If any of the optional parameters are specified, the original constructor would be called. I changed the default behavior and introduced a subtle bug so that it would be easy to see that the compiler does generate calls to both the constructors based on the number of the parameters. An exact match goes to the constructor with two parameters; all other calls go the constructor with all parameters and the optional values.

As with changing the default values, adding an overloaded method would require a full rebuild of all calling assemblies in order to have those changes reflected at call sites.

Named Parameters Can Improve Readability
One of the things I like the most about named parameters is that you can improve the readability of code. For example, examine these two person declarations:

Person author = new Person(
"Bill", "Wagner");
Person editor = new Person(
"Desmond", "Michael");

One of them is wrong. However, it's impossible to tell which one is wrong from the code snippets above. Whenever you have a method that contains multiple parameters of the same type, explicitly naming the parameters can greatly improve readability:

Person author = new Person(
  firstName : "Bill",
  lastName : "Wagner");
Person editor = new Person(
  lastName: "Desmond", 
  firstName : "Michael");

Naming parameters in the calling code removes any possible ambiguity among parameters that have the same type. Think through all the methods you call that have multiple parameters of the same type: x,y coordinates in points, methods with multiple string parameters and so on. Explicitly naming those parameters at the call site will minimize confusion and errors.

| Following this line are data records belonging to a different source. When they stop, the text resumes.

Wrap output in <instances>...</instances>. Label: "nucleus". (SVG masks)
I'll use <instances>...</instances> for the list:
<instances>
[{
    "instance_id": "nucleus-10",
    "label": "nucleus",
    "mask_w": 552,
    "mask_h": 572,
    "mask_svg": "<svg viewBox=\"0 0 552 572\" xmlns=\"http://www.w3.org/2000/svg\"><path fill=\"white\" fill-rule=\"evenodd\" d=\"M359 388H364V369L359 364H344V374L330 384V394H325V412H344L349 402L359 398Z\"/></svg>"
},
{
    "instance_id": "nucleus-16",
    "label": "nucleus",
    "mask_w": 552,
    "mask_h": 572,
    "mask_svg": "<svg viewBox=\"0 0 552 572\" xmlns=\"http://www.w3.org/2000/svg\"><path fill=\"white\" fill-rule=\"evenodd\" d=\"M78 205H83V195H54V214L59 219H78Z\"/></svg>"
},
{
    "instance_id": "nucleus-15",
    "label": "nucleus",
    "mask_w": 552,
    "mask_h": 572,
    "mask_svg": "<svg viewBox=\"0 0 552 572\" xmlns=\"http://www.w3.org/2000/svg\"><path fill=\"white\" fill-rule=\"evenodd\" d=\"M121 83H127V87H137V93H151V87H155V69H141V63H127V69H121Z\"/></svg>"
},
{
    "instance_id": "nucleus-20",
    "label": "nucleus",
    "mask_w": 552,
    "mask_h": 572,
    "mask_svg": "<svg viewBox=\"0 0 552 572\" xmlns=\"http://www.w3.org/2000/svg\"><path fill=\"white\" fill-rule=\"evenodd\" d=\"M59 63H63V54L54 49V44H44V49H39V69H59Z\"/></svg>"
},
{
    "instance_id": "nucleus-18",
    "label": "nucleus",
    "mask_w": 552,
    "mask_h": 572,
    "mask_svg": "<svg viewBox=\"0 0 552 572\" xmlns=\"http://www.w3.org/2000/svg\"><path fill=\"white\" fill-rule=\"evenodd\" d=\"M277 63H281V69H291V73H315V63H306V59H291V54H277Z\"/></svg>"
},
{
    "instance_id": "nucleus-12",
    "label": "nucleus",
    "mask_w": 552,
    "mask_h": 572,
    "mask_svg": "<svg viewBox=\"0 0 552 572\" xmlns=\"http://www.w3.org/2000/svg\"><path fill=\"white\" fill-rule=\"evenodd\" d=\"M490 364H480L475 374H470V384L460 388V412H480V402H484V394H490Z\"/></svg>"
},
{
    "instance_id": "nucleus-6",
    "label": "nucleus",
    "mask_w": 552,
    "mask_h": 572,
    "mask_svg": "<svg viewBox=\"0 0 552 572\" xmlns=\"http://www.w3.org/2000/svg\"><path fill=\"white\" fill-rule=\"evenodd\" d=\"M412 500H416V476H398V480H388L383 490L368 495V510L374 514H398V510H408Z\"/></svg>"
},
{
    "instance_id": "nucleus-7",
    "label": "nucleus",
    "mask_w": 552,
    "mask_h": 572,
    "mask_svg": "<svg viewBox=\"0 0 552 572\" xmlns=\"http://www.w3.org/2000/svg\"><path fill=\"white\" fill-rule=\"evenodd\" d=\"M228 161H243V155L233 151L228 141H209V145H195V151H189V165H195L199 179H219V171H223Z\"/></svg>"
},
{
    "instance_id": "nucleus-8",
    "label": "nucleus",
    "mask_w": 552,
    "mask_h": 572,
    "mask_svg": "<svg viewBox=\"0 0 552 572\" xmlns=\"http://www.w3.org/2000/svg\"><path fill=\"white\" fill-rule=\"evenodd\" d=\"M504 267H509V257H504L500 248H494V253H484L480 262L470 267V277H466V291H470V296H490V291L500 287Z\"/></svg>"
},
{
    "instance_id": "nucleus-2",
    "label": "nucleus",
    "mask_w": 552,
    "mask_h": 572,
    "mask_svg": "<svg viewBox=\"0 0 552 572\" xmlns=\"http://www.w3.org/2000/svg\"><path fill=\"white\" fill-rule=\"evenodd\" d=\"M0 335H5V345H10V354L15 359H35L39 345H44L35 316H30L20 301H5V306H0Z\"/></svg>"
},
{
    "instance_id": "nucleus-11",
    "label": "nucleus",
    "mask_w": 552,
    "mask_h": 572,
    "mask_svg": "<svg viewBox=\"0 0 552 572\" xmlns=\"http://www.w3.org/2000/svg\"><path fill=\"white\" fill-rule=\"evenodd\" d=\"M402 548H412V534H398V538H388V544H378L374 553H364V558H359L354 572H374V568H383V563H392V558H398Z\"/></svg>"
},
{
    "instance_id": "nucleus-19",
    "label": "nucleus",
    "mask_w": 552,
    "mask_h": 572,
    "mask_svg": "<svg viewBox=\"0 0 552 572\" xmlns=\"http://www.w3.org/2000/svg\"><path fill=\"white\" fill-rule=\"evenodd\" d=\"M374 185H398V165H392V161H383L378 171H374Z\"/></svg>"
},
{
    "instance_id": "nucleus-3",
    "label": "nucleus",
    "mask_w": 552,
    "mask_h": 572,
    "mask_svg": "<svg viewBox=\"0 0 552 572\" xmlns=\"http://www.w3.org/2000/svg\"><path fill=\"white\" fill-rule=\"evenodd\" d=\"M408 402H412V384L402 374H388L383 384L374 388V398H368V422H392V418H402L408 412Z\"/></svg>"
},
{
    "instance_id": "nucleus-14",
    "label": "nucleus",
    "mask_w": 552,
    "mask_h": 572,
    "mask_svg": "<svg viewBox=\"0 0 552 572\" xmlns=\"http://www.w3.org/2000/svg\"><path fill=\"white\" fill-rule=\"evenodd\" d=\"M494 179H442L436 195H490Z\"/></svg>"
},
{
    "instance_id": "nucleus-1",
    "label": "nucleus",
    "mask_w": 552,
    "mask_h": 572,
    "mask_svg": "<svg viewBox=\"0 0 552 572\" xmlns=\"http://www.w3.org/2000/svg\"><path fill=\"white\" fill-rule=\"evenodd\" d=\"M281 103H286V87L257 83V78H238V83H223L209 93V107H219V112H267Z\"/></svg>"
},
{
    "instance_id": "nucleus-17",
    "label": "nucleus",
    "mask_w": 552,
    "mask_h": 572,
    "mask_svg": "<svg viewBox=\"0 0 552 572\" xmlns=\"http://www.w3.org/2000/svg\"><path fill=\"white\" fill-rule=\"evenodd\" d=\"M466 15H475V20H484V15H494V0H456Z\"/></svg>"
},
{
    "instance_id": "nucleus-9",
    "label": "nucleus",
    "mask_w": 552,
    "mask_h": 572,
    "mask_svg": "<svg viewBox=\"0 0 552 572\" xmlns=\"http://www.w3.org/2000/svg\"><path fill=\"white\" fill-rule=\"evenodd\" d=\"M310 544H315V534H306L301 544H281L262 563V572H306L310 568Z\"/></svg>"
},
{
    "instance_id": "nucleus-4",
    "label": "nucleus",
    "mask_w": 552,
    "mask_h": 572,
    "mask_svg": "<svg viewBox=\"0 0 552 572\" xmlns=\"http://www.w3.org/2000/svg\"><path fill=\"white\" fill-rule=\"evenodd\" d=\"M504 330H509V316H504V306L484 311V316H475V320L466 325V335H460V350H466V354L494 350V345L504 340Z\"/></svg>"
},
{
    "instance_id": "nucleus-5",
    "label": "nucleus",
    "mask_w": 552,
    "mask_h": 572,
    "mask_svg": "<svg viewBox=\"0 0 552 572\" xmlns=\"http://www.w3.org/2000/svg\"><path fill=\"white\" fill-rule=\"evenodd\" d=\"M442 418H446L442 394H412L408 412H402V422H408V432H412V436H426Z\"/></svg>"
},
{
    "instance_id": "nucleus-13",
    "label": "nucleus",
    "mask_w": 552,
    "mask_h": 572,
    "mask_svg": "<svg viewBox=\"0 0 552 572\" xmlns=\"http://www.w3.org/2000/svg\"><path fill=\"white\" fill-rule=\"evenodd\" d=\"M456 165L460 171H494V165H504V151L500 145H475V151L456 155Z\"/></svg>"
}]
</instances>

Of course, named parameters also can introduce problems in your code base. The most obvious is that renaming a formal parameter must be considered a breaking change. The Visual Studio IDE does correctly rename the parameter at all call sites, so inside a single solution, this isn't a problem. You need to be extremely careful about renaming formal parameters to public methods if you deliver assemblies to customers as part of a class library. Formal parameter name changes will break their code.

There are also subtle effects that can occur because the parameters to a method are evaluated in the order of their appearance. To demonstrate this I'll use a simple method to generate numbers in order:

static int initial = 0;
private static int GetNextNumber()
{
  return initial++;
}

This method returns the values 0, 1, and so on, in sequence each time it's called. Therefore, this call should always result in the value -1:

int value = Subtract(GetNextNumber(), 
GetNextNumber());

However, that's not necessarily the case. By switching the parameters, you can change the order of evaluation and have Subtract() return 1:

int result = Subtract(
right: GetNextNumber(), 
  left: GetNextNumber());

The parameters are evaluated in the order they appear, even if they appear in a different order in the formal parameter list to the method. That last call evaluates the right argument before the left. Therefore, the right argument is less than the left argument.

Named and optional parameters were added to the C# language in order to provide better support for COM interoperability, and especially the Office APIs. However, don't limit your use of these features to those days when you're working with COM and Office. The C# team thought hard about creating a feature set that makes COM interoperability easier and yet has general usefulness outside of those scenarios. Like every language feature, you'll need to invest some time in understanding the subtle behaviors of the features in order to avoid the pitfalls. That's time well spent to add more capabilities to your skill set.